Ya’alon says universal draft bill was sunk by Plesner’s stubbornness

Likud half of two-man team insists he could have worked with any other member of Kadima

Vice Prime Minister Moshe Yaalon (photo credit: Miriam Alster/Flash90)
Vice Prime Minister Moshe Yaalon (photo credit: Miriam Alster/Flash90)

Yohanan Plesner torpedoed any possible compromise on a new universal enlistment bill by insisting on sticking to his personal views, Vice Prime Minister Moshe Ya’alon said Thursday morning.

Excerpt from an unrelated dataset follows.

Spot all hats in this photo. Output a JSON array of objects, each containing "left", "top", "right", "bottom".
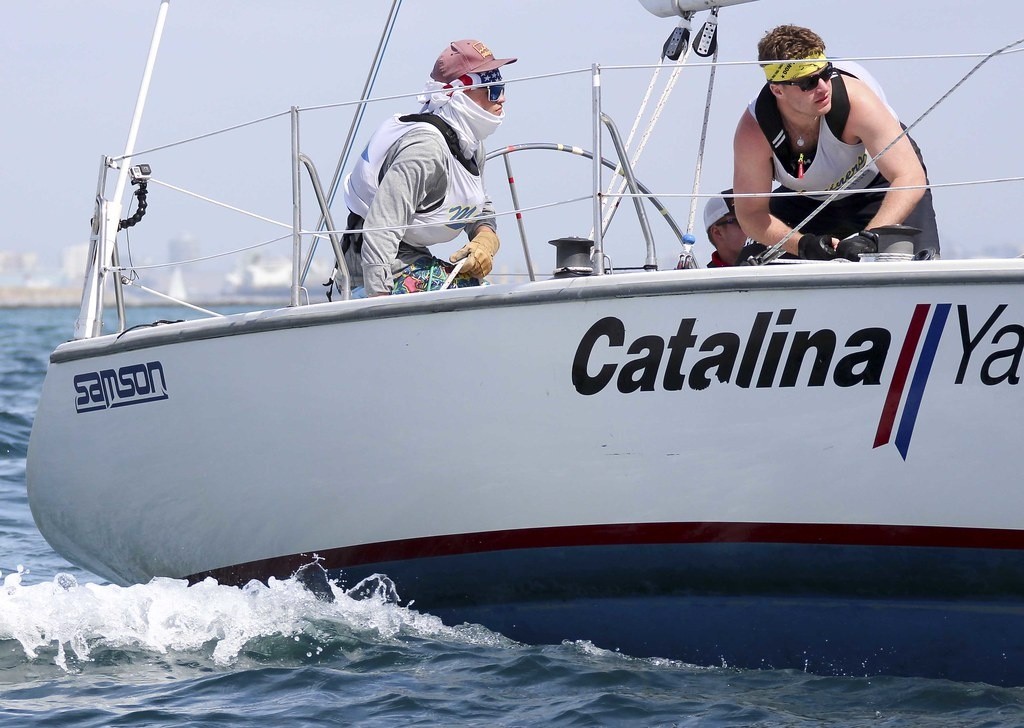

Ya’alon (Likud) and Plesner, a Kadima MK, were working together to draft a replacement the outgoing Tal Law, which for 10 years provided ultra-Orthodox yeshiva students with a framework for exemption from service. The measure was struck down by the High Court earlier this year as unconstitutional, and is due to be expunged from the books on August 1.

The two reportedly came to loggerheads over the extent and shape of ultra-Orthodox service, with Plesner storming out of a meeting Wednesday and Kadima figures accusing the Likud party of reneging on earlier commitments.

Speaking to Israel Radio Thursday morning, Ya’alon denied assertions from Kadima that the Likud changed its position on ultra-Orthodox service, insisting that the coalition agreement with Kadima included the goal of full recruitment, except for a small number of top Torah scholars.

Instead, Ya’alon said, the meeting fell apart because of Plesner’s personal hangups.

Plesner stuck to his “stubborn” personal views, said Ya’alon, adding that if it had been another Kadima representative on the committee there was “sure to have been a consensus.”

Ya’alon said Wednesday on Channel 2 that Plesner wanted to “declare war” on the ultra-Orthodox. “You can’t change a 64-year-old reality overnight,” he noted. “Why talk immediately of sanctions and jailing [draft dodgers]? That only inflames the Haredi community.”

The two had earlier said they would have the draft ready by Wednesday. Prime Minister Benjamin Netanyahu has insisted that any legislation be acceptable to enough of the coalition for it to pass the Knesset, while Kadima head Shaul Mofaz wants the law to be based on recommendations drawn up by an earlier panel headed by Plesner.

That panel was disbanded last week, with Kadima threatening in response to leave the coalition.

Other coalition partners have expressed reservations over clauses dealing with Arab service and sanctions on the ultra-Orthodox.